Termite header

By Dr. Stuart Mitchell

Morphometrics (Greek, “morphe” or form and “metros” or measure) is the study of structure through shape. It is the quantitative description and analysis of shape and shape variation. Morphometrics is a technique of taxonomic analysis using measurements of the form of organisms.

Taxonomically (“method of arrangement”), termites are now of the Infraorder Blattodea (cockroaches). An Infraorder is a taxonomic category in biological classification ranking above a Superfamily and below a Suborder (higher than a Family). Isoptera (“equal wings”) are a group of eusocial (socially organized) insects.

Current termite taxonomy, in particular the Genus Reticulitermes, is in the midst of revision. Applied biology is greatly improved through better understanding of the species, its morphotypes (specimen of one form of a polymorphic species), and its ecology. Using morphometric data coupled with other research data, a species is better defined.

Morphometric methodology is of superior quality in gleaning information about the shape of an organism. Such rich quantitative information results in potent statistical procedures for testing differences in shape. Visualizing differences in shape and indicating simple traditional measurements to be used in future studies are accomplished by researchers (especially for taxonomy).

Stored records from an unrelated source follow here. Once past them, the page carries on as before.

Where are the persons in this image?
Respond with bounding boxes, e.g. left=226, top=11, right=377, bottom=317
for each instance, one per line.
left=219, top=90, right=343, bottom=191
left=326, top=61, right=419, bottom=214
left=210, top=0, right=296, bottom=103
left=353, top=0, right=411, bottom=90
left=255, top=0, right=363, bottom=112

Morphometrics consists of procedures that expedite mapping of visual form information into mathematical representation. Exposed to many forces through biological processes (known and unknown), biological form changes. Such forces may have simultaneous effect. Long-term evolution and short-term life cycles are force influencers. Physiochemical factors and biomechanical forces are essentially obligatory during the life cycle.

A representation of the relationship of measurement to the biological process includes five steps:

  1. Observation
  2. Simplification
  3. Analysis
  4. Interpretation
  5. Verification

From the biological system, data is gathered to formulate a model. Data must be sufficient and simplified (otherwise too difficult to construct a model).

Conclusions are drawn about the biological process after the model is analyzed. Conclusions allow for interpretations that further refine the model for implementation. Independent and new data will then put the model to the test.

Failure to properly identify the species of termite and its specific behavior can result in termiticide label violations, treatment failure, and possible liability. Morphometric research provides better downstream reference and educational materials for PMPs. With such knowledge, less invasive and significantly more effective termite interventions and eliminations are assured.